Berliner Abendblatt
- Type: Weekly newspaper
- Founded: October 2, 1991
- City: Berlin, Germany
- Website: berliner-abendblatt.de

= Berliner Abendblatt =

German weekly advertising paper

The Berliner Abendblatt is the leading weekly advertising paper in Berlin, Germany alongside the Berliner Woche and, along with Einkaufaktuell, one of the three main media for the collective distribution of the weekly brochures of retail chains in Berlin.

The circulation of 1.45 million copies is distributed in 23 local editions within Berlin. The distribution takes place every weekend to numerous Berlin households in the "economically attractive core areas"."

The Berliner Abendblatt belongs to the Berliner Verlag, which also published the Berliner Zeitung in former times, and its editorial line shows a coloration that is close to the Left or currently close to the politics of the Berlin Senate.

==Content==
The primary task of the paper, as is usual with advertising newspapers, is the transport of numerous inserted advertising brochures and advertisements. In between, short editorial and strongly illustrated articles on city events are published with a focus on the area of the local edition and the Berlin Senate activities, event notes, advertorials and entertainment articles (with material of dpa), especially for the older generation. The volume usually consists of 8 or 10 pages in newspaper format.

Exemplary content based on the Berlin-Pankow issue of October 2, 2020, with a focus on "30 years of reunification":

- 10 pages newspaper (approx. 40 g), of which estimated
  - 3 pages of editorial contributions and photos on German reunification, of which approx. 1 1⁄2 pages of texts by Gregor Gysi and others
  - 1 1⁄4 pages advertorials/entertainment (medicine/travel)
  - 1⁄2 Pages classifieds
  - 2 1⁄4 pages advertising
  - 3 pages of full page advertising
- 8 enclosed brochures from retailers (approx. 300 g)

==History==
The Berliner Abendblatt first appeared on October 2, 1991, initially only in the then East Berlin districts of Pankow/Weißensee, Mitte/Friedrichshain, Treptow/Köpenick, and Marzahn/Hellersdorf.
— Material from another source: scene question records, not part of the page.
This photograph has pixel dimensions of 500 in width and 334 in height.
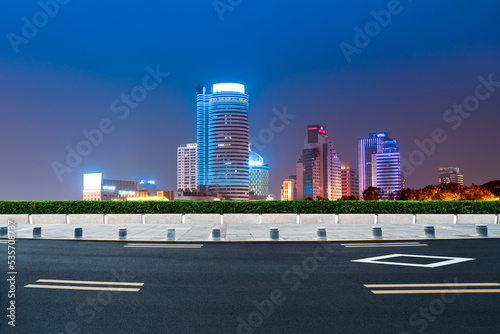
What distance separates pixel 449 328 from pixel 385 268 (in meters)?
4.82

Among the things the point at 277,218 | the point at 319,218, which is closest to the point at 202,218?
the point at 277,218

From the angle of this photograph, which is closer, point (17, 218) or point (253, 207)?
point (17, 218)

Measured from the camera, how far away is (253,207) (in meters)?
27.2

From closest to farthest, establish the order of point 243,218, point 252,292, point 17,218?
point 252,292
point 243,218
point 17,218

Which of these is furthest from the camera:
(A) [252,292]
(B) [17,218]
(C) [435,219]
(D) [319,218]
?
(B) [17,218]

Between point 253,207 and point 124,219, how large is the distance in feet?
28.7

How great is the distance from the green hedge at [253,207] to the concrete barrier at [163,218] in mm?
1015

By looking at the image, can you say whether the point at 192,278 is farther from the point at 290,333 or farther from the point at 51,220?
the point at 51,220

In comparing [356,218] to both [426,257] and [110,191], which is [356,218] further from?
[110,191]

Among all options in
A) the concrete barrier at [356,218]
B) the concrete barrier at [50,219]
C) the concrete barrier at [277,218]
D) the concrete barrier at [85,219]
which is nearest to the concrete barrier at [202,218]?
the concrete barrier at [277,218]

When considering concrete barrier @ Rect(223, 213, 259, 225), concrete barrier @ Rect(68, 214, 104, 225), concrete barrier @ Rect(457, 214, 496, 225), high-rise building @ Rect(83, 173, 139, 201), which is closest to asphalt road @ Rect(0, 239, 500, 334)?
concrete barrier @ Rect(223, 213, 259, 225)

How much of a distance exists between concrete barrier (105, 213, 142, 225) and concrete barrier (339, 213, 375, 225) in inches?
531

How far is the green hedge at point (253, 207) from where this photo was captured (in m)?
27.0

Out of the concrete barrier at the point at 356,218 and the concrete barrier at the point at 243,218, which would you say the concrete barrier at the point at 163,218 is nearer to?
the concrete barrier at the point at 243,218
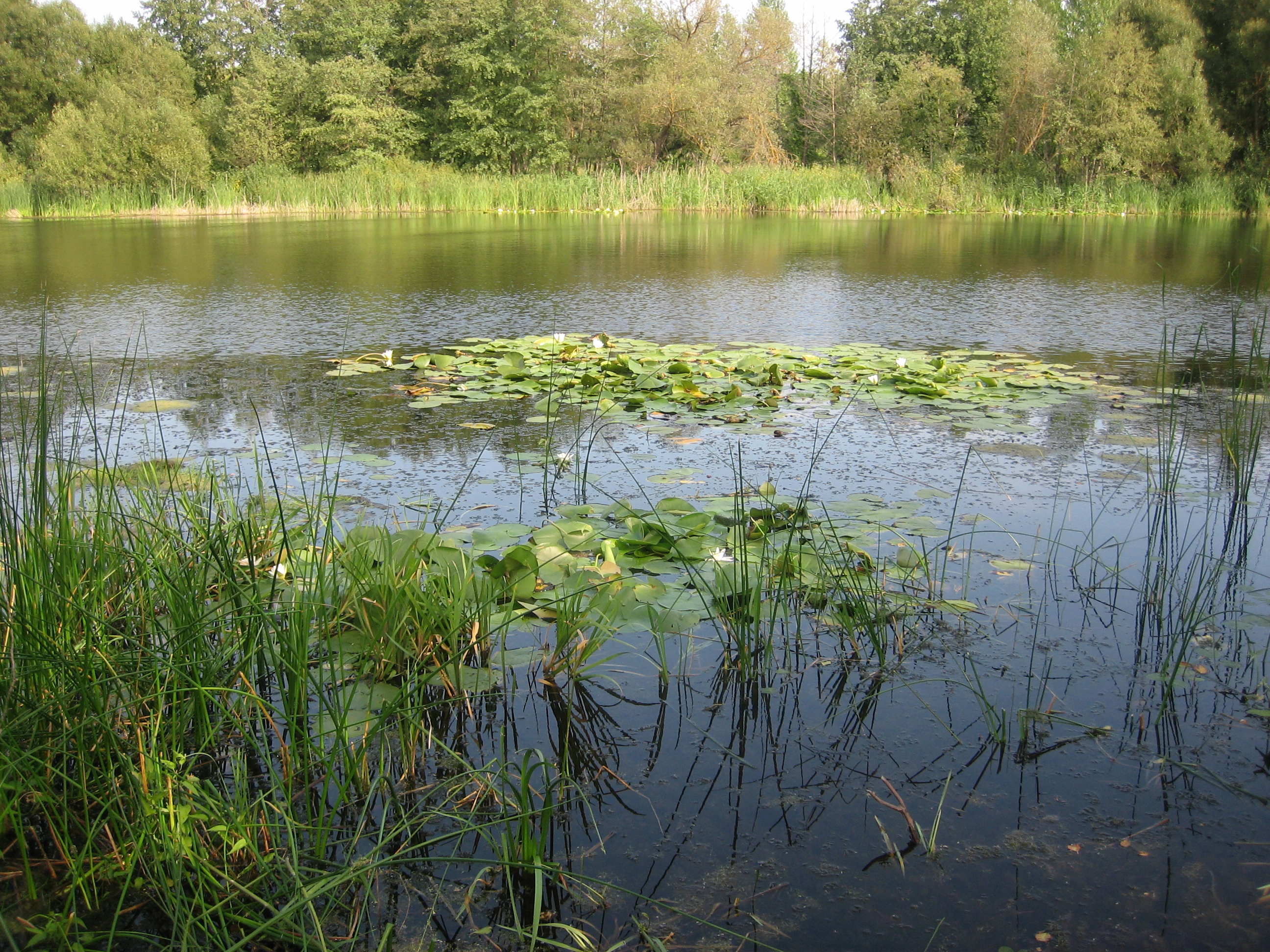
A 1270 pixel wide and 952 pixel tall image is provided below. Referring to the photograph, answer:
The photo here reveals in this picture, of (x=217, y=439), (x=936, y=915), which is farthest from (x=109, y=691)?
(x=217, y=439)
The Prenzlauer Berg and Lichtenberg/Hohenschönhausen issues followed in the same month. In 1996, the Berliner Abendblatt began to publish issues for Reinickendorf, Neukölln, Tempelhof, Spandau and Steglitz/Zehlendorf in the former western part of the city. Between 1996 and 2001, additional local editions were added continuously. Currently, there are 23 editions, which roughly correspond to the 23 Berlin districts before the administrative reform in 2001.

===First editions in the Berlin districts===

| Date | District (Bezirk) |
|---|---|
| 2 October 1991 | Pankow/Weißensee, Mitte/Friedrichshain, Treptow/Köpenick, Marzahn/Hellersdorf |
| 30 October 1991 | Prenzlauer Berg, Lichtenberg/Hohenschönhausen |
| 17 July 1996 | Reinickendorf, Neukölln, Tempelhof |
| 24 July 1996 | Spandau |
| 31 July 1996 | Steglitz/Zehlendorf |
| 4 November 1998 | Schöneberg |
| 6 January 1999 | Tiergarten |
| 29 September 1999 | Charlottenburg |
| 21 November 2001 | Kreuzberg |
| 5 January 2005 | Wilmersdorf |

==Publisher==
BVZ Anzeigenzeitungen GmbH is a subsidiary of the Berliner Verlag. On the eventful history and the owners of the former SED publishing house since its sale by the PDS in 1990, see History of the Berliner Verlag.

In September 2019, the Berlin publishing house was surprisingly sold by the Cologne media group M. DuMont Schauberg to the married couple Silke and Holger Friedrich. This was followed by heated and controversial discussions, later also due to the unmasking of Holger Friedrich as unofficial collaborator "Peter Bernstein" of the Stasi by the Welt am Sonntag in November 2019.

Since then, Holger Friedrich has also been managing director of BVZ Anzeigenzeitungen GmbH.

==Location==
As a subsidiary of the Berlin Verlag, BVZ Anzeigenzeitungen GmbH had its headquarters in the Berlin Verlag house in the Karl-Liebknecht-Straße near Alexanderplatz. In April 2017, the company moved to the Feratti building newly constructed by the Berlin Verlag at Alte Jakobstraße 105 in Berlin-Kreuzberg, the new headquarters of the Berlin Verlag in the historic Zeitungsviertel between Spittelmarkt and Axel-Springer-Hochhaus.